Consigne
Recopiez sans rien changer le passage du texte fourni qui va de «Et madame Bernier» à «et de penser.».

Texte fourni
===============

Et madame Bernier répond d’une certaine façon à l’affirmation de l’écrivain ou de l’écrivaine qui la capte et la retient avec ses propos et sa manière de dire. Une occasion d’aller plus loin, de prendre pied dans le réel et l’aventure de respirer et de penser.

 

«Et l’autre que je suis pour moi ne m’est jamais apparu de façon aussi stupéfiante que les fois où j’ai fini par comprendre que la dérobade inadmissible de celui que j’avais devant moi était, à bien y regarder, le miroir — où le masque — de ma propre fuite.» (p.33)

 

Toujours cette poussée du dehors vers le dedans ou le contraire qui permet de nous définir et de trouver un espace bien à nous dans l’univers. La pensée et le questionnement ne peuvent emprunter d’autres chemins. Texte devant soi (au-dehors), observation élaborée dans des mots avec un retour à soi (au-dedans) pour réfléchir et porter une idée un peu plus loin.

 

«Une voix en elle, mais pas d’elle. Voilà qu’elle entendait des voix, comme on dit. Cette voix pas d’elle lui parlait d’elle, comme du dehors ou d’un dedans si lointain qu’il était plus étranger que tout dehors. “C’est la scène de ta naissance”, avait dit cette voix la transformant, l’espace d’une nuit, en schizo mystique.» (p.57)

===============

Données brutes

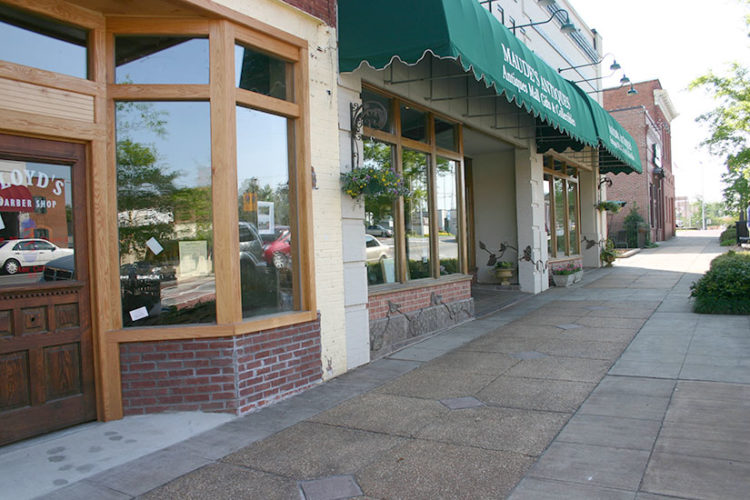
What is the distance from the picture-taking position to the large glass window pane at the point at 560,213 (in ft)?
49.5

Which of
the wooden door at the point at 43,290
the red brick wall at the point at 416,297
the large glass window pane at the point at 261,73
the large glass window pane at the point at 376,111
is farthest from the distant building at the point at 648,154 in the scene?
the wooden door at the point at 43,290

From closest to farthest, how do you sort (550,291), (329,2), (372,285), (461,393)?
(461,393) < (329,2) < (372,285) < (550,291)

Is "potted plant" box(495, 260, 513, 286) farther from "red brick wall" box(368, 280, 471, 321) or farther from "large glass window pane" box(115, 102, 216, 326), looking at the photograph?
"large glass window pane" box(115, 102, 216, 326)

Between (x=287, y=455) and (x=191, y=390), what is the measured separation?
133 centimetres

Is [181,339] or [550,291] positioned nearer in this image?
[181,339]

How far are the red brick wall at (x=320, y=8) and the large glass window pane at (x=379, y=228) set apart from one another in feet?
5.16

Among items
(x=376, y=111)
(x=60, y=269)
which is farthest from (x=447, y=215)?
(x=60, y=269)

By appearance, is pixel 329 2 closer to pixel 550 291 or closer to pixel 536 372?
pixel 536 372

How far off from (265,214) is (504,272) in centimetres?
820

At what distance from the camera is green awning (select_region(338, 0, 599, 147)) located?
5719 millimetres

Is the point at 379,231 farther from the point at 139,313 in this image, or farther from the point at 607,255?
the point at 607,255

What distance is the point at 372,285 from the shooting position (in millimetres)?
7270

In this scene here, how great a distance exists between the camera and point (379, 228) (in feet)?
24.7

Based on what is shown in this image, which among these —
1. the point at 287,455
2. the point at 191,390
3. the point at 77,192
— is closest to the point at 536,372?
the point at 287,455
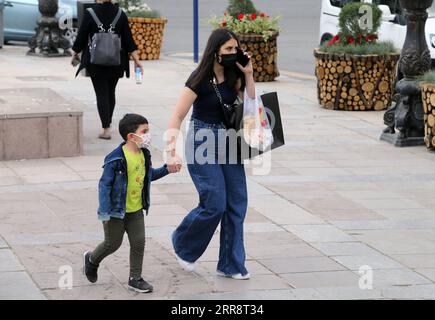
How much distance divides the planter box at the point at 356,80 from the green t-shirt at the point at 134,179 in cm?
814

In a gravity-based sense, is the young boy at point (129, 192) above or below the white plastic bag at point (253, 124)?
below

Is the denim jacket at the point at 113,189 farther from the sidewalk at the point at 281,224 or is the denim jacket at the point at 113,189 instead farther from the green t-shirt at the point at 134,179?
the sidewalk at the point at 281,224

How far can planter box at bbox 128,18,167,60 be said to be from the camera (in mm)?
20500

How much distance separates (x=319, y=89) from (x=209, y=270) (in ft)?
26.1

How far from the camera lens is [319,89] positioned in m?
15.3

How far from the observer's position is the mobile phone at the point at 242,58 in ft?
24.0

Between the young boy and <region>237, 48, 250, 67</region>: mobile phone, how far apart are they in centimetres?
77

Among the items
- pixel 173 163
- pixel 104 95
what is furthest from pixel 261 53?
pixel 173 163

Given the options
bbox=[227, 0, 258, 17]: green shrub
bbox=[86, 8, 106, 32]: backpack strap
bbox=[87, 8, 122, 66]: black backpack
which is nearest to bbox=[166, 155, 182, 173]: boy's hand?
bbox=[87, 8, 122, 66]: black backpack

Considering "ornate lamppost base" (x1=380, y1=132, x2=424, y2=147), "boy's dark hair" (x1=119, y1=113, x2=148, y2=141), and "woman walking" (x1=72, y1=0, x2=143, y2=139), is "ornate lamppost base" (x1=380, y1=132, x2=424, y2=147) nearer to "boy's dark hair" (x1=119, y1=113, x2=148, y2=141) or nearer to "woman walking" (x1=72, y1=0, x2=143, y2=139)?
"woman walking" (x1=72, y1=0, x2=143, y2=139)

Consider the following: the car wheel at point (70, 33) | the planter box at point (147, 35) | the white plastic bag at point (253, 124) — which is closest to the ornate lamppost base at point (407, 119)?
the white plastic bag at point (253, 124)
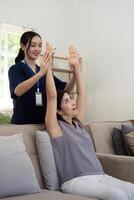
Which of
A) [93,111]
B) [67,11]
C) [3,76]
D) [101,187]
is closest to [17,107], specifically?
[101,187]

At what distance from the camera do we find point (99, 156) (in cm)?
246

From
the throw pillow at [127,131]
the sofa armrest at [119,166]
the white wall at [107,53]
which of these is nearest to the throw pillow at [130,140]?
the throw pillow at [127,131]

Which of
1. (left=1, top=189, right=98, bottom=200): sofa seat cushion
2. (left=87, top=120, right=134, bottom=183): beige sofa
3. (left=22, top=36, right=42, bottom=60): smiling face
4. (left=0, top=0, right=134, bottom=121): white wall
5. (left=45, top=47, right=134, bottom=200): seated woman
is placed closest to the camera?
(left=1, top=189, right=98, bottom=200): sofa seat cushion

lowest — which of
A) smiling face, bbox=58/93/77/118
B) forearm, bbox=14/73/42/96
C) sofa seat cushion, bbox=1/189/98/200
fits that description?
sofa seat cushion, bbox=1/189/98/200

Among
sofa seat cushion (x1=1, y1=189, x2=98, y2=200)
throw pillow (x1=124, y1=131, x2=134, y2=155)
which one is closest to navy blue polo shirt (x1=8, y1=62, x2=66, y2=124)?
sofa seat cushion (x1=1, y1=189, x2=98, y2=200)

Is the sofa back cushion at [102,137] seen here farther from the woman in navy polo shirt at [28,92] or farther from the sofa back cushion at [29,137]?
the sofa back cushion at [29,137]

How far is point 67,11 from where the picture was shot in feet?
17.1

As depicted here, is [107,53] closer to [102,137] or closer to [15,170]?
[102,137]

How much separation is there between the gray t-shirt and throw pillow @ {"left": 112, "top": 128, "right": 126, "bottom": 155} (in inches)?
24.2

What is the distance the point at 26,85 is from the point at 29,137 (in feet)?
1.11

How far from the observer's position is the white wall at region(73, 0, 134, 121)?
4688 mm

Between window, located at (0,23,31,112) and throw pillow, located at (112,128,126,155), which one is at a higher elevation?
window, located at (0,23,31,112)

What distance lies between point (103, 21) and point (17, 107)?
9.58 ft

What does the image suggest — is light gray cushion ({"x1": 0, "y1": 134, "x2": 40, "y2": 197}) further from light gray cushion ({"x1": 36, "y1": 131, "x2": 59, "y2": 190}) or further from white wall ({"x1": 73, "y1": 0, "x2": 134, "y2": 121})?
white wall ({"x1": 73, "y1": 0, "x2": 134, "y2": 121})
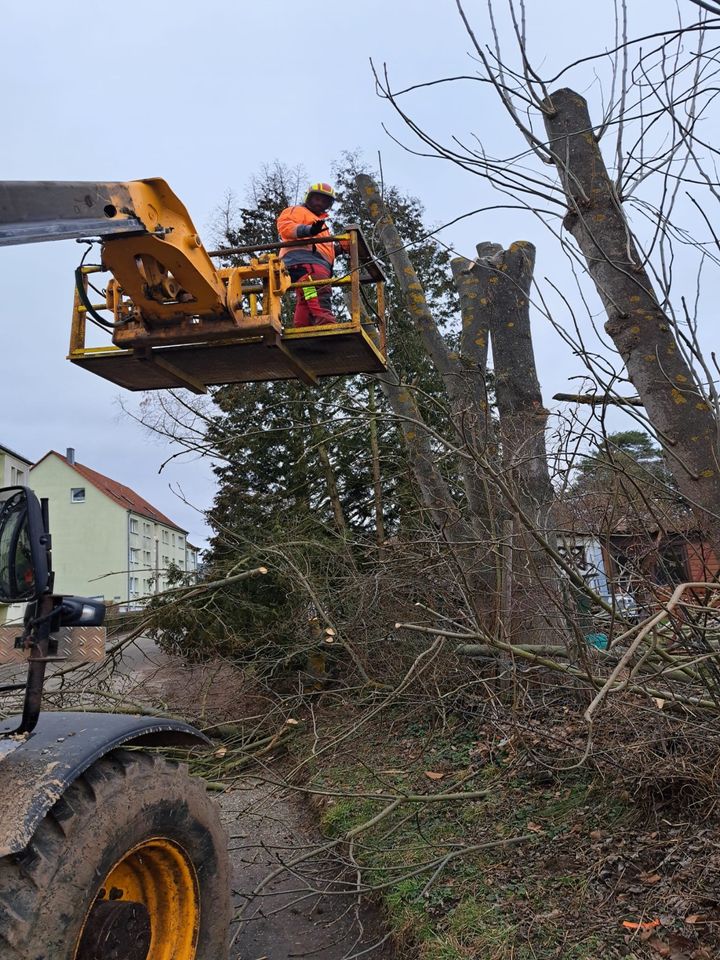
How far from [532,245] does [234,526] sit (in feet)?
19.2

===============

Corrigé rédigé
Et madame Bernier répond d’une certaine façon à l’affirmation de l’écrivain ou de l’écrivaine qui la capte et la retient avec ses propos et sa manière de dire. Une occasion d’aller plus loin, de prendre pied dans le réel et l’aventure de respirer et de penser.